Maybe you wake up early on Saturday and Sunday and work from 6:00 AM until noon. That's 12 hours a week right there, and you still have the whole rest of the day to do fun things. You might have to miss out on brunch sometimes, but what is more important to you?
Instead of cooking dinner every night, cook enough for several meals on Sunday, then again on Wednesday.
Batching helps. Time blocking helps. Grabbing some time in short bursts here and there helps. Working on your projects during your lunch break helps. Taking a day off every month to have a personal hack-a-thon day can help. All of these time-saving techniques can help.
The main thing that will help is to prioritize what's important to you, then make time for that.
Cut the commute
Ivan Đurđevac recommends advocating to work remotely, or searching for a job that is permanently remote:
Get a remote job to cut off the commute. That will save you some time. Some other advice that may help:
- Use the Pomodoro technique to focus and rest.
- Go to bed early and get up early.
- Write in a journal to track your progress. I like the Bullet Journal technique.
- Try to cut all features that your early adopters do not need.
- Work on marketing before launch to create an audience.
- Suppress the perfectionist in you. Do not wait to create a perfect product to be released.
- When you feel overwhelmed, take a break. This will allow you to return to work with more energy.
- Pay people to help you with work that you aren't good at.
Red lines save time
Bruce Cullen creates "red lines" to manage his time:
It's all about priorities and being strict with yourself on how you spend your time. I have two kids, a wife, a full-time job (director level), run 5K miles three times a week, volunteer at a local charity (AdHoc), am working on a business idea, and almost always get a full night's sleep.
There are many things that I have to sacrifice in order do to enable this, like watching TV or playing video games. Mentally, I prioritize the following things into streams:
- Business idea.
- Everything else.
I am not able to do all of these things each week, but I make an active decision as to roughly how much time to spend on each. Then, I have "red lines." I must get seven hours of sleep, I must run at least twice a week, etc. There is flexibility in the other things because, while important, they only impact what you deliver. But there is no flexibility in the red lines; they are ultimately there for sanity and wellbeing.
Without the prioritization and discipline, I cannot achieve what I want to!

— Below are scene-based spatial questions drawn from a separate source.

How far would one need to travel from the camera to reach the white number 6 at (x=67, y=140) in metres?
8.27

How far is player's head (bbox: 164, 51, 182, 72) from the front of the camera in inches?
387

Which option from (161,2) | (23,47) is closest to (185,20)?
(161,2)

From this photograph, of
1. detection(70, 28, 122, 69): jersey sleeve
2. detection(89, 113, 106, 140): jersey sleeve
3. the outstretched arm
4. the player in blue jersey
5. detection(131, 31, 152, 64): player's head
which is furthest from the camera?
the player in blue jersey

Vincent Vrijburg takes the weather into account when scheduling:
Experiment with different schedules and see what works. A schedule that may work now may not work in a couple of months.
Personally, I like to plan more short-term, and take seasons and weather into account. For example, on a sunny day, I like to be outside having a drink with friends. I really get a sense of freedom if I leave some room in my schedule for spontaneous activities. On the other hand, on a rainy day, I like to switch off all possible distractions and completely submerge myself in tasks.
Work it into work
Spencer Jones encourages negotiating for learning time on the job:
Negotiate for time on the job to learn, especially if you can tie the things you’re learning directly to your company's business goals.
Use side projects for learning. Strategically choose technologies, techniques, or domains that allow you to maximize learning while working on the project.
How do you juggle full-time work and side projects? Share below!
Discuss this story.
📰 In the News
from the Volv newsletter by Priyanka Vazirani
🤖 Twitter has agreed to produce bot data to disprove Elon Musk.
👨🏫 Jay-Z and Jack Dorsey are launching a Bitcoin academy.
💲 Global wealth hit a new record last year.
📚 Spotify has its sights set on audiobooks.
🎮 The number of gamers in the US is dropping.
Check out Volv for more 9-second news digests.
🏘 Building a Community Around Your SaaS Product
by Kenneth Gabriel
I'm a first time founder, and recently put out a project of mine. Spotlyt, a tool that helps you build your search infrastructure, launched a few days ago. But alongside building a great product, every startup needs some form of community. How do you build community and acquire your first users?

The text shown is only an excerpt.